ご安心を(・・・・)。私も、全く影響がないとは言いません。そうですね――――――存在の根本を揺るがす(・・・・・・・・・・)ような改変事項が起きれば、無事では済まないでしょうね」

 

「――――――ッ」

 

 

ご安心を(・・・・)、とは。言ってくれる。それが何を意味するのか、〝悲願〟を目指す上で嫌でも思い浮かぶというのに、少女は『狂三』には隠す気すら感じられない。

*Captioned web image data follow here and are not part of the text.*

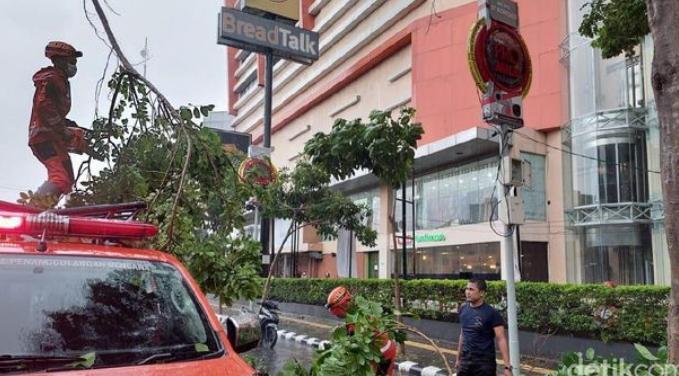 Hujan dan Angin Landa Kediri, Pohon Bertumbang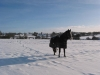 Netherton Hall Winter Horse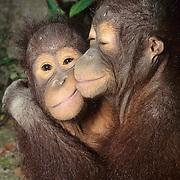 Orang-utan (Pongo pygmaeus) portrait of a juvenile pair hugging each other. Borneo, Malaysia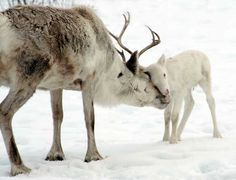 same animal, different regions.a hoofed animal found in polar regions in northern Europe, Siberia, and North America.measure 64 to 84 inches long.both sexes sport antlers measuring 39 to 53 inches Large Animals, Animals And Pets, Baby Animals, Cute Animals, Lappland, Nordic Christmas, Modern Christmas, Young Animal, Animal Totems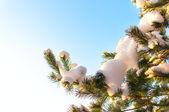 Christmas evergreen  tree with fresh snow on white — Stock Photo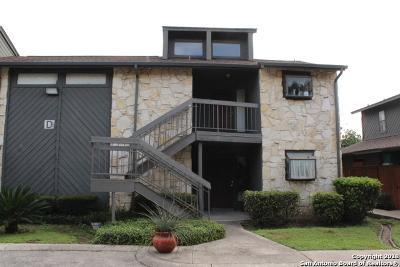 San Antonio Condo/Townhouse New: 3843 Barrington St #215D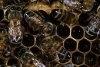 Intamplari din cuiburi de albine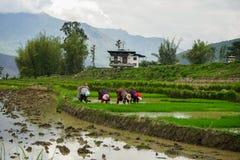 Womaen che raccoglie riso nel Bhutan Fotografia Stock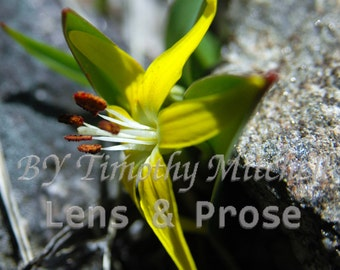 Digital Download Yellow Flower by Timothy Mitchell Nature photography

 恐らく、時崎狂三は気づいていない……いや、気付こうとしていない(・・・・・・・・・・)。今の狂三に、推論をぶつけてしまえば心が壊れかねない――――――それは弱さであり、狂三が人に戻りつつある証だった。

 

 では、もはや人と呼べないほどの狂気に身を浸した『狂三』は、どうなのか。

 

「わたくしの推論が正しいのであれば、あなたの行為は矛盾そのものですわね」

 

「あなたの推論が正しいのであれば、そうなのでしょうね。でもあなたは、止めないでしょう?」

 

「ええ。わたくし、人でなしですもの」

 

 止めることはない。止まることもない。時崎狂三は、〝悲願〟のために全てを捧げた狂信者だ。故に、他の全ては瑣末なこと(・・・・・)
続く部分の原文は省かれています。